─── Dataset extract ───

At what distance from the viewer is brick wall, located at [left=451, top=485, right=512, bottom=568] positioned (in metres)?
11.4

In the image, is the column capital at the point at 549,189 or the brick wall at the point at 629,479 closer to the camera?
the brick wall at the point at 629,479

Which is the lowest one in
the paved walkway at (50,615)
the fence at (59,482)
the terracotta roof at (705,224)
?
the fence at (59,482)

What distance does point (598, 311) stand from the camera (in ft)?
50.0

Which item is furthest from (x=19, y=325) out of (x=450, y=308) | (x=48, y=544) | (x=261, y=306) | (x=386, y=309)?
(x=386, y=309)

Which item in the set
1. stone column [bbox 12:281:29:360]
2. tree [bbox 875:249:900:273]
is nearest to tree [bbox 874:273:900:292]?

───

Stated task: Retype each record exactly, leaving nothing out.

Final result:
At what distance from the viewer is brick wall, located at [left=451, top=485, right=512, bottom=568] positioned (in metres)?
11.4

In the image, is the column capital at the point at 549,189 or the brick wall at the point at 629,479 closer to the camera?
the brick wall at the point at 629,479

Which is the lowest one in
the paved walkway at (50,615)
the fence at (59,482)
the terracotta roof at (705,224)
?
the fence at (59,482)

What distance does point (598, 311) stand from the camera (in ft)?
50.0

Which item is furthest from (x=19, y=325) out of (x=450, y=308) | (x=48, y=544) | (x=261, y=306) | (x=386, y=309)?
(x=386, y=309)

Which item in the set
1. stone column [bbox 12:281:29:360]
2. tree [bbox 875:249:900:273]
is nearest to tree [bbox 874:273:900:292]?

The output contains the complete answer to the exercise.